Muay Thaï : les origines de cet art martial

Le Muay-Thaï, couramment appelé Thaï Boxing, est le sport national de la Thaïlande. Ayant trouvé ses origines au 15e siècle, cette discipline recèle à la fois l’histoire et la culture du pays.

Qu’est-ce que le Muay-Thaï ?

Le Muay-Thaï est un Art martial thaïlandais qui se compare avec la boxe anglaise. Elle oppose deux boxeurs dont leurs buts sont d’assommer son adversaire par KO ou par accumulation des points sous l’observation d’un arbitre. En effet, les deux opposants utilisent les poings, les pieds, les tibias, les coudes et les genoux. On observe aussi l’utilisation d’autres techniques qui diffèrent selon la région du pays où il est enseigné. Même si à première vue force et endurance s’avèrent indispensables pour le Muay-Thaï, l’existence des règles et des conditions de victoire demande au combattant de l’habileté et l’intelligence.

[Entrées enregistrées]
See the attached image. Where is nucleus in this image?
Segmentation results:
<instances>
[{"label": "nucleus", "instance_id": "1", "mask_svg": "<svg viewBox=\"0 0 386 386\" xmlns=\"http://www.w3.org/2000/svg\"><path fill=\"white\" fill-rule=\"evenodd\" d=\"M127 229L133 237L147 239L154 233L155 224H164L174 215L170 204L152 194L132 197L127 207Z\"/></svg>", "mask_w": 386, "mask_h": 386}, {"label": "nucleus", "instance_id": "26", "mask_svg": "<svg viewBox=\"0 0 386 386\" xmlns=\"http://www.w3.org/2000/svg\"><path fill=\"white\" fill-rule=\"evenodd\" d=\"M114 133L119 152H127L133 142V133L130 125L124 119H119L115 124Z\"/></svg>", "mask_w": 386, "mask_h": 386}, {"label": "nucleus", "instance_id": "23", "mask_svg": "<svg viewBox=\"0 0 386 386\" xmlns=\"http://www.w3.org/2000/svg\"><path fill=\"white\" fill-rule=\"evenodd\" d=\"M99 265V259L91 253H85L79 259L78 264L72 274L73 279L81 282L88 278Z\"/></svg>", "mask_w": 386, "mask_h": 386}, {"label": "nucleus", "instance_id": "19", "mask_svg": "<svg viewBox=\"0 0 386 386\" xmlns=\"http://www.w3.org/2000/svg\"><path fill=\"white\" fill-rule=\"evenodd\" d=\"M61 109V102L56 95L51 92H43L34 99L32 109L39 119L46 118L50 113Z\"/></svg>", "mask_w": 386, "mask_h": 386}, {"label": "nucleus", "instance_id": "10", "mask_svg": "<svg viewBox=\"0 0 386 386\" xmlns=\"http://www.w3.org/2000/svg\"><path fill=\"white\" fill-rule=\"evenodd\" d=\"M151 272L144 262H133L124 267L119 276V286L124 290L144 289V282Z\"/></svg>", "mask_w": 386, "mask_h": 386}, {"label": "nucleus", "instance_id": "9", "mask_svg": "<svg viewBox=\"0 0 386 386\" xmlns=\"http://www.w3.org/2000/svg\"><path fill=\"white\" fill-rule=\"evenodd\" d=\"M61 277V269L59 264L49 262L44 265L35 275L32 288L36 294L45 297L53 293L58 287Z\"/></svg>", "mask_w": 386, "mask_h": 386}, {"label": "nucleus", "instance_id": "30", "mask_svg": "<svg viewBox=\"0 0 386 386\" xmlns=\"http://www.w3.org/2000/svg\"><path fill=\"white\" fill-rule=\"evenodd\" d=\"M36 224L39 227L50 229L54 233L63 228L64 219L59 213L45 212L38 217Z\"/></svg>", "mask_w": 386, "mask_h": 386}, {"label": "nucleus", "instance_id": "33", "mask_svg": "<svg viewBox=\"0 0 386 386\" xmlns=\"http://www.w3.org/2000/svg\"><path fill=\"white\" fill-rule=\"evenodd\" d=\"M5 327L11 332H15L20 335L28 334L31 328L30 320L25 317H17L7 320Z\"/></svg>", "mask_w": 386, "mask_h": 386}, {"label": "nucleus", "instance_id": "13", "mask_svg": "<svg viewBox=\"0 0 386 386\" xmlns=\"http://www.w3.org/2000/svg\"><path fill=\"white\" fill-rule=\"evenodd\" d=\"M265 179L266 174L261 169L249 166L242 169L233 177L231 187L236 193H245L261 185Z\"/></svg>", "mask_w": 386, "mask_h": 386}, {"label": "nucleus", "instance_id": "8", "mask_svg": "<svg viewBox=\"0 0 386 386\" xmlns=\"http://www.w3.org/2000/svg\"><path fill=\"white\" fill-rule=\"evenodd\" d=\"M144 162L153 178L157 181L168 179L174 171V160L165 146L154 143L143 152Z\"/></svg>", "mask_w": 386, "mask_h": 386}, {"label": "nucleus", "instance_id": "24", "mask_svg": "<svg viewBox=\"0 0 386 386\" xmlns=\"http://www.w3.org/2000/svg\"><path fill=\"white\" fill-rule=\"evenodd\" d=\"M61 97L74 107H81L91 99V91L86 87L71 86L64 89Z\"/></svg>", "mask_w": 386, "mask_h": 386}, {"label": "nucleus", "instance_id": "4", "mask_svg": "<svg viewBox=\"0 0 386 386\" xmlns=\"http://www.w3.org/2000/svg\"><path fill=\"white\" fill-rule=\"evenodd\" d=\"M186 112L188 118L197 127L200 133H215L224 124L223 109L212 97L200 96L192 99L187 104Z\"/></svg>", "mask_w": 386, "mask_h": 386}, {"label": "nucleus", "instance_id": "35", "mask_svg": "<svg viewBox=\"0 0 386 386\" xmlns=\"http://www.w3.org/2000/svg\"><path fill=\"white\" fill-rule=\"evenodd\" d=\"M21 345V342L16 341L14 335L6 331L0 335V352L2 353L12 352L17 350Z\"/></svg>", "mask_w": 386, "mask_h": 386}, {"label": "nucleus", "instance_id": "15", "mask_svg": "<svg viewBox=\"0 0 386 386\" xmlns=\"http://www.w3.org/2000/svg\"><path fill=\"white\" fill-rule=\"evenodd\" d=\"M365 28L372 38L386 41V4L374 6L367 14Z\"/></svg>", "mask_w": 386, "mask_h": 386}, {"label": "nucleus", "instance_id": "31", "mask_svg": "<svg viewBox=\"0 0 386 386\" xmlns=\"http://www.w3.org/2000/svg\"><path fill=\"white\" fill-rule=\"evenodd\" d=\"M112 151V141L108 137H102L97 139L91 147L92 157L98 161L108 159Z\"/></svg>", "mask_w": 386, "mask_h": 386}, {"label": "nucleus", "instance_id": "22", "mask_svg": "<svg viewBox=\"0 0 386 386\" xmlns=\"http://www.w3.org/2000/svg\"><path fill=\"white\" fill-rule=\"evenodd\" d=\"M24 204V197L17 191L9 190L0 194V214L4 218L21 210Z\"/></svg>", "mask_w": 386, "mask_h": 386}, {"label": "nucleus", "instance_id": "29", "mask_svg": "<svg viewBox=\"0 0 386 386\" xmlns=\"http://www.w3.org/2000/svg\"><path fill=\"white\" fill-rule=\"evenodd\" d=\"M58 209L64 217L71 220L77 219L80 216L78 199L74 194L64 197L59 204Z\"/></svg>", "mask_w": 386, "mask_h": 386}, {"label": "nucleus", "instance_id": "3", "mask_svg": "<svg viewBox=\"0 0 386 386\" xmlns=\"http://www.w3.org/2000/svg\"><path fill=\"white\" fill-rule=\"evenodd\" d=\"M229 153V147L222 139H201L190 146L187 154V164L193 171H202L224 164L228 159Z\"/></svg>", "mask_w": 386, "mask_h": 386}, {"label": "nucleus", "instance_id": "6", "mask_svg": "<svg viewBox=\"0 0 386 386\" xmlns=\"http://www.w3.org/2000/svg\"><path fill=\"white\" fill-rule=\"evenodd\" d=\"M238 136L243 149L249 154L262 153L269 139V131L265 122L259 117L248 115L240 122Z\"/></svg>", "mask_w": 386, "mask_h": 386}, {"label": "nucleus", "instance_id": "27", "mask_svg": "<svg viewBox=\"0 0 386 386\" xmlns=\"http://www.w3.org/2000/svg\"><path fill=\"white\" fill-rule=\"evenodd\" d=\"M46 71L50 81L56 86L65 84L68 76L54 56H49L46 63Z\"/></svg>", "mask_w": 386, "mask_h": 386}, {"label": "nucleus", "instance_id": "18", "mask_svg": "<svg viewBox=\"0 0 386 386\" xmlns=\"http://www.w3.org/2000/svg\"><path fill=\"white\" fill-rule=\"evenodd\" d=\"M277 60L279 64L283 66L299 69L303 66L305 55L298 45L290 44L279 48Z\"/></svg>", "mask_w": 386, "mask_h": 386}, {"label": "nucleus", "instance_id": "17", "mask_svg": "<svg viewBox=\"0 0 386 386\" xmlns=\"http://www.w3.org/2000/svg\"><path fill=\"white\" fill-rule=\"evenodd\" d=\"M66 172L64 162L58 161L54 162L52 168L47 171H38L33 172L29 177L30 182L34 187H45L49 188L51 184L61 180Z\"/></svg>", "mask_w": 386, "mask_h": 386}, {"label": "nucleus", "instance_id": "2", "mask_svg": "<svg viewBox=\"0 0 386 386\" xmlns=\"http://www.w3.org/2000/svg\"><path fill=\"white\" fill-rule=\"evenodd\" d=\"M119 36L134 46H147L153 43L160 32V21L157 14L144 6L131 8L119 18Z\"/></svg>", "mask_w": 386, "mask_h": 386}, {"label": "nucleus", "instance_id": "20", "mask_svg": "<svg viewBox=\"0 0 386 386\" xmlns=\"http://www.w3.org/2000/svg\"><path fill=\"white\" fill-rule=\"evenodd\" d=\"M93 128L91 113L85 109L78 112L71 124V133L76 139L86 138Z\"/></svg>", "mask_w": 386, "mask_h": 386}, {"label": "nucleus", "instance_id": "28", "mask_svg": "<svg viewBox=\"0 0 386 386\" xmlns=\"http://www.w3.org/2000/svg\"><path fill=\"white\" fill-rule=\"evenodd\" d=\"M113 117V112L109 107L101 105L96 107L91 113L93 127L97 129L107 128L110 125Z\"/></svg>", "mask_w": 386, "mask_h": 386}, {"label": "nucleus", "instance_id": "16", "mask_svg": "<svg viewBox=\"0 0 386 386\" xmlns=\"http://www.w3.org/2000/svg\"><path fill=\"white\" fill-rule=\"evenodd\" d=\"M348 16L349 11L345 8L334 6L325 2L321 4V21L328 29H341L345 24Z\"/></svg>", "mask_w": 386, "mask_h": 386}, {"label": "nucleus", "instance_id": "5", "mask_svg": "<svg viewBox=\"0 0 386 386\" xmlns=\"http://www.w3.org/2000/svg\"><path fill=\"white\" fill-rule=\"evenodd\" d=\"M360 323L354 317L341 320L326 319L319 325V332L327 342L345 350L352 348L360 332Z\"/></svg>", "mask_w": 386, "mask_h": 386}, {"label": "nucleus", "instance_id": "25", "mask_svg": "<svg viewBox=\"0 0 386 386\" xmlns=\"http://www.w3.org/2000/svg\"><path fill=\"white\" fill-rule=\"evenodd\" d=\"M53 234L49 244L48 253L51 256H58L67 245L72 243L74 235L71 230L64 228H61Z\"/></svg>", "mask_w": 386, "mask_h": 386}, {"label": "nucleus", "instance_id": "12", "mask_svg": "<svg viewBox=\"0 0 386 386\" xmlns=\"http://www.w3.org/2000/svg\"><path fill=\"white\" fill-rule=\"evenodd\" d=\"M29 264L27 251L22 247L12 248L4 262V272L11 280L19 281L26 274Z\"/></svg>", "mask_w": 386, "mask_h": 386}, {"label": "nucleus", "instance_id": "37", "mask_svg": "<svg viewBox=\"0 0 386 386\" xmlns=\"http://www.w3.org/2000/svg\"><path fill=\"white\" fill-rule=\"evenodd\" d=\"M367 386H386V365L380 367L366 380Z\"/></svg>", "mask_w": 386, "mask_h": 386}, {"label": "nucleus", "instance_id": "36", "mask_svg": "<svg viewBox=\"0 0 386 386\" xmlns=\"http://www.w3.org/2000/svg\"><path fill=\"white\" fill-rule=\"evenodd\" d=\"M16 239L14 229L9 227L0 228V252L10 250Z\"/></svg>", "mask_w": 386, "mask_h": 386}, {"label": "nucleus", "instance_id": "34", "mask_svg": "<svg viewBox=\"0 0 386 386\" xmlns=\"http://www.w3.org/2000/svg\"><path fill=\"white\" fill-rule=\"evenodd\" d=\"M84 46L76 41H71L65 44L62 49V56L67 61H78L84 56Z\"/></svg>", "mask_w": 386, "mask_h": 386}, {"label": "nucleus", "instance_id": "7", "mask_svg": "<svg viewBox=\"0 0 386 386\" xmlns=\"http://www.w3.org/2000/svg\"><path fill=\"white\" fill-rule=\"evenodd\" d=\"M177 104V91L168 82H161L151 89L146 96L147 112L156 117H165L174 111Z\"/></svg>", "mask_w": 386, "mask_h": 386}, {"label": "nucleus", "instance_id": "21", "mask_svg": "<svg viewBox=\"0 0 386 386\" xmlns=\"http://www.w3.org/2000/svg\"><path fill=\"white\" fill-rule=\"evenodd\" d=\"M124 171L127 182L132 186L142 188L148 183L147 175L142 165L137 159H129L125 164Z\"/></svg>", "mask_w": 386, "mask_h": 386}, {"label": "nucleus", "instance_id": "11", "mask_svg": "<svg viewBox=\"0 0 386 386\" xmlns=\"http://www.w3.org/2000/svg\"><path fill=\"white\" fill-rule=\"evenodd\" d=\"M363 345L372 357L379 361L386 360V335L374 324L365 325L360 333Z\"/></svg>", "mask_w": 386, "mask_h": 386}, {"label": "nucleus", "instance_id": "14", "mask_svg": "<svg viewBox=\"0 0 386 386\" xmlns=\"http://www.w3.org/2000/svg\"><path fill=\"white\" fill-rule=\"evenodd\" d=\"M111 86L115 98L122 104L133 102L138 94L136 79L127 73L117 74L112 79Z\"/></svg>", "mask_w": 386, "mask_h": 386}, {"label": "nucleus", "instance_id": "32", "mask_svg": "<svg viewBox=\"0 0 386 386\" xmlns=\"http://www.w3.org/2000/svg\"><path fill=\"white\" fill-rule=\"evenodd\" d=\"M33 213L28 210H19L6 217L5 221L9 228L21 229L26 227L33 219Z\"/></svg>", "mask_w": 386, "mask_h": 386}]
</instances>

> _CONSIGNE A_: Selon l'extrait sur le Muay-Thaï, de quel siècle datent les origines de cette discipline ?
> _CONSIGNE B_: Recopiez le passage de l'extrait sur le Muay-Thaï qui va de « Qu’est-ce que le » jusqu'à « l’habileté et l’intelligence. ».

> _RÉPONSE FINALE A_: Du 15e siècle.

> _RÉPONSE FINALE B_:
Qu’est-ce que le Muay-Thaï ?

Le Muay-Thaï est un Art martial thaïlandais qui se compare avec la boxe anglaise. Elle oppose deux boxeurs dont leurs buts sont d’assommer son adversaire par KO ou par accumulation des points sous l’observation d’un arbitre. En effet, les deux opposants utilisent les poings, les pieds, les tibias, les coudes et les genoux. On observe aussi l’utilisation d’autres techniques qui diffèrent selon la région du pays où il est enseigné. Même si à première vue force et endurance s’avèrent indispensables pour le Muay-Thaï, l’existence des règles et des conditions de victoire demande au combattant de l’habileté et l’intelligence.